Issue no. 51 of the SEEsummary, published on 6 October 2021, by SEEDIG. This issue covers Internet governance and digital policy developments that occurred in South Eastern Europe and the neighbouring area (SEE+) in September 2021. Also included: a list of upcoming events in October and ongoing registrations for regional and international events.
Country contributors to this issue: Alexandra Asgari, Maja Ćalović, Katarina Gevorgyan. Editors: Meri Baghdasaryan, Maja Ćalović, Grațiela Dumitrescu, Aleksandra Ivanković, Neli Odishvili. Coordination and final editing: Olga Kyryliuk. Design: Charalampos Kyritsis.
Bosnia and Herzegovina started the shutdown of analogue TV signal at the request of the Croatian Regulatory Authority for Networks Industries (HAKOM). HAKOM’s demand, first raised in April 2021, aimed to eliminate interference from nearby Bosnia and Herzegovina that posed an obstacle to introducing the 5G network in Croatia. According to the Communications Regulatory Agency of Bosnia and Herzegovina, the shutdown of analogue transmitters during 2021 in an accelerated manner is a consequence of not completing the transition to digital TV broadcasting under the country’s international obligation on time. The regulatory authority informed all associations of licensees about the request from Croatia five months ago.
SHARE Foundation, a Serbian nonprofit organisation, published the first Media Privacy Index, assessing the practices of 50 Serbian online media outlets regarding their adherence to personal data protection standards. The research methodology was based on global and local standards for data protection as well as journalistic ethics. The relevant Serbian law entered into force two years ago, but some media did not fully harmonise their online practices with the prescribed principles, while the others use intrusive measures. SHARE Foundation plans to repeat the monitoring periodically.
The recent Draft Law on Internal Affairs, which was open for public debate until mid-September, contains legal provisions allowing mass biometric surveillance in public spaces in Serbia. Some civil society organisations demanded from the authorities to declare a moratorium on the use of advanced technologies equipped with facial recognition function that enables capturing and processing of large amounts of sensitive personal data in real-time. If legal provisions on mass biometric surveillance in public spaces are adopted, Serbia will become the first country in Europe with non-selective surveillance of all citizens. The European advocacy network, European Digital Rights (EDRi), submitted an official letter to Serbia’s government stating that the provisions on establishing a system for mass collection, processing and automatic analysis of biometric and other sensitive personal data are incompatible with the guarantees of the European Convention on Human Rights, which Serbia ratified in 2004.
According to Freedom House’s newly published report Freedom on the Net 2021: The Global Drive to Control Big Tech, global tendencies shifted dramatically toward greater government intervention in the digital sphere, causing global Internet freedom to decline for the eleventh consecutive year. The report, covering developments between June 2020 and May 2021, ranks countries from ‘0’ (least free) to ‘100’ (most free). The Internet freedom in the eight SEE+ countries assessed in the report is qualified as free in Georgia (with a total score of 77), Armenia (71) and Serbia (71), partly free in Ukraine (62), and not free in Azerbaijan (35), Turkey (34), Belarus (31), and Russia (30). All countries applied at least some of the Key Internet Controls (KICs) during the monitored period, namely: blocking of social media or communications platforms (Armenia, Azerbaijan, Russia, Ukraine); blocking of political, social, or religious content (Armenia, Azerbaijan, Belarus, Russia, Turkey, Ukraine); deliberate disruption of ICT networks (Azerbaijan, Belarus); manipulation of online discussions by pro-government commentators (Armenia, Azerbaijan, Belarus, Georgia, Russia, Serbia, Turkey, Ukraine); adoption of a new regulation increasing censorship (Azerbaijan, Belarus, Russia, Turkey) or surveillance (Turkey, Ukraine); arrest or physical attack on blogger or ICT user for political or social content (Armenia, Azerbaijan, Belarus, Russia, Serbia, Turkey, Ukraine); and technical attacks against government critics or human rights organisations (Armenia, Azerbaijan, Belarus, Russia, Serbia, Turkey, Ukraine).

• [Dataset rows]:
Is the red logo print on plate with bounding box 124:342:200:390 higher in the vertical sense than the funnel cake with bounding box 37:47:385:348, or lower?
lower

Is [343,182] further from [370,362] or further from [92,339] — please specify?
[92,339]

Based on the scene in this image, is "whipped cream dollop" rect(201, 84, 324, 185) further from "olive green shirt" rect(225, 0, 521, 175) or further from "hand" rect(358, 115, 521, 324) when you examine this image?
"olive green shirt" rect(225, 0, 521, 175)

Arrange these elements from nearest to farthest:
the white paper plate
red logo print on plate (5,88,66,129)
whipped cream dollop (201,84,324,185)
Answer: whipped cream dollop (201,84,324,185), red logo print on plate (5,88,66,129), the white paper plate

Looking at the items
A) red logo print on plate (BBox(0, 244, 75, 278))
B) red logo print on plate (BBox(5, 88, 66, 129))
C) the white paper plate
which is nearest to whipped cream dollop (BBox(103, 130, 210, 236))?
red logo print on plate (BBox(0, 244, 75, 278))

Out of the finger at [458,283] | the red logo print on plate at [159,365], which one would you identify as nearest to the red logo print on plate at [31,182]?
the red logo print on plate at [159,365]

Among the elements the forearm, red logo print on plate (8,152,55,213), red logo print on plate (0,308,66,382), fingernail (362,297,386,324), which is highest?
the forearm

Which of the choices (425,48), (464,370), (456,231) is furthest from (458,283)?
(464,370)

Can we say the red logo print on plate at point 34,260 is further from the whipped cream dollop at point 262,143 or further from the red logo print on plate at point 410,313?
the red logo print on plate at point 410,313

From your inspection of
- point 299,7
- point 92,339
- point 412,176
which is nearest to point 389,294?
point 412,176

• [The request]: Continue the SEEsummary newsletter on digital policy in South Eastern Europe after its last paragraph. The rows come from a separate source.

• [Answer]:
Kosovar Institute for Policy Research and Development (KIPRED) published a report urging Kosovo* to counter Russian media disinformation. The think tank analysed statements, press conferences, articles and other documents from Russia posted from 1 June to 15 August 2021 and concluded that 19.2 percent of them contained misinformation. The report claims that media misinformation aims to undermine Kosovo*’s statehood and Western engagement in Kosovo* and the region. Moreover, it further urges the Kosovar government to address Russian media misinformation that seeks to change the narratives on Kosovo*’s statehood and sovereignty. The full report can be accessed here.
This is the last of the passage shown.